Once these clusters are organized in our space with a size proportional to the amount of artworks they have, we go back to the descriptors they contain and we generate the areas of influence of each descriptor as a potential field. As it is normal that, due to the ontological organization of the descriptors, some of these areas contain other areas or sections of them, we also represent the borderlines of the areas to show how these intersections play out. This allows us to generate different views of the art-space, taking into account elements such as time, descriptors by modularity class, or specific descriptors closely related to current discussions by art historians specializing in the period (see Figure 2). These different views provide as many different facets of a digital geography of Hispanic Baroque Art.
Also, we calculate distances between similarity classes in different time periods so that we can infer which class evolve from previous ones and draw the semantic evolution of the artworks.

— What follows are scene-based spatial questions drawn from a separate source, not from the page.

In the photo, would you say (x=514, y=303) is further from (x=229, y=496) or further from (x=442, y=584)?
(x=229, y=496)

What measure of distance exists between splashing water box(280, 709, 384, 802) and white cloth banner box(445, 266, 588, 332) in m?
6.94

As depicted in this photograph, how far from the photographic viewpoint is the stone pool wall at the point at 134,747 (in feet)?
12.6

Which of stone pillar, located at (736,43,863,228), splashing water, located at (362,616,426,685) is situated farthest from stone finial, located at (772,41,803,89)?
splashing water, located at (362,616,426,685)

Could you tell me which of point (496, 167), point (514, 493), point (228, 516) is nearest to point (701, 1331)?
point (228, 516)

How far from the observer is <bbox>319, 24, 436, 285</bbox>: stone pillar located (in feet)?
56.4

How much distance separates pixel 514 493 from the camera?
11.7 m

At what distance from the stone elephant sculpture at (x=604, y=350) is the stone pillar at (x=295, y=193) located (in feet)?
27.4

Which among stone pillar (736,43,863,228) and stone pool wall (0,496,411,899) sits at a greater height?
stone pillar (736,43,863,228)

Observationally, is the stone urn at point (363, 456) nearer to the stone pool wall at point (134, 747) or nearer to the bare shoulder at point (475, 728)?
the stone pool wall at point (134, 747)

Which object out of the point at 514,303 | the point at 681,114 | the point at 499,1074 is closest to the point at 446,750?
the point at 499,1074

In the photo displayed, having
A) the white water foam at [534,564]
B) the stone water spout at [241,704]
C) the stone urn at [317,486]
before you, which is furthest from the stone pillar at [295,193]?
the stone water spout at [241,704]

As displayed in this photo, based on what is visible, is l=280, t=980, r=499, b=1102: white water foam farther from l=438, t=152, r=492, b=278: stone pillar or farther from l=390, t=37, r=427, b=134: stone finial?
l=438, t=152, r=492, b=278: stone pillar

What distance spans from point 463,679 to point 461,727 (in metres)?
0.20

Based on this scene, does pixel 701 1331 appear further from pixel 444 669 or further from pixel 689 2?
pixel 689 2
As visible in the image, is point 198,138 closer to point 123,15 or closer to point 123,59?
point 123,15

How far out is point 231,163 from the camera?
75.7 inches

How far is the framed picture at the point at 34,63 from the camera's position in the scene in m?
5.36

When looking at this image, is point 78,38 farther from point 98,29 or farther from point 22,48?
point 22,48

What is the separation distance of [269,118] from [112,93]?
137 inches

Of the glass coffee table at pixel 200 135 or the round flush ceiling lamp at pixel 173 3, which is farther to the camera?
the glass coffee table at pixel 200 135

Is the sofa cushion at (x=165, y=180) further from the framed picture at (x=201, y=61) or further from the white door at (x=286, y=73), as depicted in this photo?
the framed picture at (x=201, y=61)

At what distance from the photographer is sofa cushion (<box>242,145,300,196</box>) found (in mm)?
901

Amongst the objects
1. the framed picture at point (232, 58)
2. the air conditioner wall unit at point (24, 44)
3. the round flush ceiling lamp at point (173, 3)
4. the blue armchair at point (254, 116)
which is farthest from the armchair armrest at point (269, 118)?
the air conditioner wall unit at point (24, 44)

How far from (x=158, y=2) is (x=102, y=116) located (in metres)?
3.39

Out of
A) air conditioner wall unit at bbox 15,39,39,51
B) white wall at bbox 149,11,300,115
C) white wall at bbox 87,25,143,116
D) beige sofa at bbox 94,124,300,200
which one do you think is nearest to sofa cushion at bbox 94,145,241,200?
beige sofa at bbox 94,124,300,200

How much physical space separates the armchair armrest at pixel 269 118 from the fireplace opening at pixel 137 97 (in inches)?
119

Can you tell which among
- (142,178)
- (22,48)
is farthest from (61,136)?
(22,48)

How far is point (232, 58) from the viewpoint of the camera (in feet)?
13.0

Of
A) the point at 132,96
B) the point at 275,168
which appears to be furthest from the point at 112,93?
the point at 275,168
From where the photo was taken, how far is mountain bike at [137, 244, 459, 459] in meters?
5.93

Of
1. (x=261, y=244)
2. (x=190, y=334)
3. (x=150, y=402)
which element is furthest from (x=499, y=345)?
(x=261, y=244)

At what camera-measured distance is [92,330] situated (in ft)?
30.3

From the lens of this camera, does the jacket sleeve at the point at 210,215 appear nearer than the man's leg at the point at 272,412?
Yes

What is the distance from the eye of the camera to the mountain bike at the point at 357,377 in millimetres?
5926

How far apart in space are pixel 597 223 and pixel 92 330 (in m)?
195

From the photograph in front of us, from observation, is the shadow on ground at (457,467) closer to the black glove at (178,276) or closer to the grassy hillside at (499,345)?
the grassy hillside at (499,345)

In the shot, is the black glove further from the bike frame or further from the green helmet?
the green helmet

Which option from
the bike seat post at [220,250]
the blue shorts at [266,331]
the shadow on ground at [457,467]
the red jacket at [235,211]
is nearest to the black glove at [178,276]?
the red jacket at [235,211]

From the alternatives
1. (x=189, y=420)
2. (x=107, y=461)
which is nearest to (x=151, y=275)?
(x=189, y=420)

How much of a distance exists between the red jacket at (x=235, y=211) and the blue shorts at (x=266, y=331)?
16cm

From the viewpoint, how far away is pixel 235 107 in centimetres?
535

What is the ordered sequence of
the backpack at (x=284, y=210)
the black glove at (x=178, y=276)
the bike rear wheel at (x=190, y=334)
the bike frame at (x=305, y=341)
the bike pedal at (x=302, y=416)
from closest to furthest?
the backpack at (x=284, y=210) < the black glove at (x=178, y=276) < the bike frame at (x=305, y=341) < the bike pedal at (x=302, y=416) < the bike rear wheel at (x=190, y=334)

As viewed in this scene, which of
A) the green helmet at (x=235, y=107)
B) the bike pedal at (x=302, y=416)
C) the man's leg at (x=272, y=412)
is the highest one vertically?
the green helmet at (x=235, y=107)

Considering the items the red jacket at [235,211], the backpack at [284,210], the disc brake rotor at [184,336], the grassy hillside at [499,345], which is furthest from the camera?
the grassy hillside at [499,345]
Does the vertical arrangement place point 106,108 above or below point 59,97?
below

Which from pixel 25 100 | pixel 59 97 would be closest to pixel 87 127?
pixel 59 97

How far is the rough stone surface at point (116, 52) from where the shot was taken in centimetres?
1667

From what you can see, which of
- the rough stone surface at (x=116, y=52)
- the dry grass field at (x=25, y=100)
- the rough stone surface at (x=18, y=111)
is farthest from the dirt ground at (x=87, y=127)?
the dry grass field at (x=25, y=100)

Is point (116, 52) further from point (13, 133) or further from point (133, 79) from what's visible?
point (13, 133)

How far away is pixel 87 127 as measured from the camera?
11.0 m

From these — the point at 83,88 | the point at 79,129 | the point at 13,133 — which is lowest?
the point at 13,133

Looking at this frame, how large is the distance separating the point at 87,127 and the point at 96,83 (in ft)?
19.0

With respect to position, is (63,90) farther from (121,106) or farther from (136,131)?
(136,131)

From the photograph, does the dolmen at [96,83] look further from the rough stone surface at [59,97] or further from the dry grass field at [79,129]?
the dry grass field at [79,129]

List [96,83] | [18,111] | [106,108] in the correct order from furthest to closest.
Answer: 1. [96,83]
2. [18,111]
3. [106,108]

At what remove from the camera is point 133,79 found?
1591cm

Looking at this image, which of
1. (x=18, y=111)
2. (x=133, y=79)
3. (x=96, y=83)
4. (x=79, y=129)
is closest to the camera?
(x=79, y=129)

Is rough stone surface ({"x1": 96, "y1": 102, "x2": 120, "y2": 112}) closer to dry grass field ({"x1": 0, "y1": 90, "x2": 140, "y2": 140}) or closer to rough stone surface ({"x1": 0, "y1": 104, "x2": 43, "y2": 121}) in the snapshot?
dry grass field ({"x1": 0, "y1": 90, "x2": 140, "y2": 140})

This is fundamental for a better understanding of the generation of families of artworks and the variants that this evolution produces, what would help us to connect this process with explanations in political, artistic or economic discourses.
Figure 2: Art-space of one period from the point of view of main descriptors
Finally, and from the geographical information available for a subset of artworks (where original location and current location has been determined) we can make a representation of the movement of the artworks along time, and obtain information about how the museums (the main repositories of artworks currently) and other collectors have collected artworks from specific areas or attending to the semantic groups we have discovered from previous analysis.
This methodology allows us to address different issues related to the political, geographic and cultural aspects of art production, reception, and consumption. Some of these issues are: are paintings local, regional, or national?; how different visualizations affect the clustering of art-works and artists?; are there differences between political and artistic territories?; what is the transmission of features across time and space like?; which is the effect of flows of art-works away from their place of origin due to market forces?; how different clusters of art behave and what its effect is on center-periphery debates?. The result is a digital geography of Hispanic Baroque art that will contribute to a better understanding of art history from a spatial point of view and will also shed light on cultural transfers in complex systems.
Funding
This work was supported by the Social Sciences and Humanities Research Council of Canada and by the Canada Foundation for Innovation.
DaCosta Kaufmann, T. (2004). Toward a Geography of Art. Chicago: The University of Chicago Press, p. 6.
Suárez, J. L., F. Sancho, and J. de la Rosa (2011). The art-space of a global community: the network of Baroque paintings in Hispanic-America. Proceedings of the International Conference on Culture and Computing 2011 at Kyoto University, Japan, 2011, pp. 45-50.
Suárez, J. L., F. Sancho, and J. de la Rosa (2012; forthcoming). Sustaining a Global Community: Art and Religion in the Network of Baroque Hispanic-American Paintings. Special Section of Leonardo Journal (MIT Press).
1.For a detailed explanation of the methodology, please see Juan Luis Suárez, Fernando Sancho and Javier de la Rosa (2011 and 2012).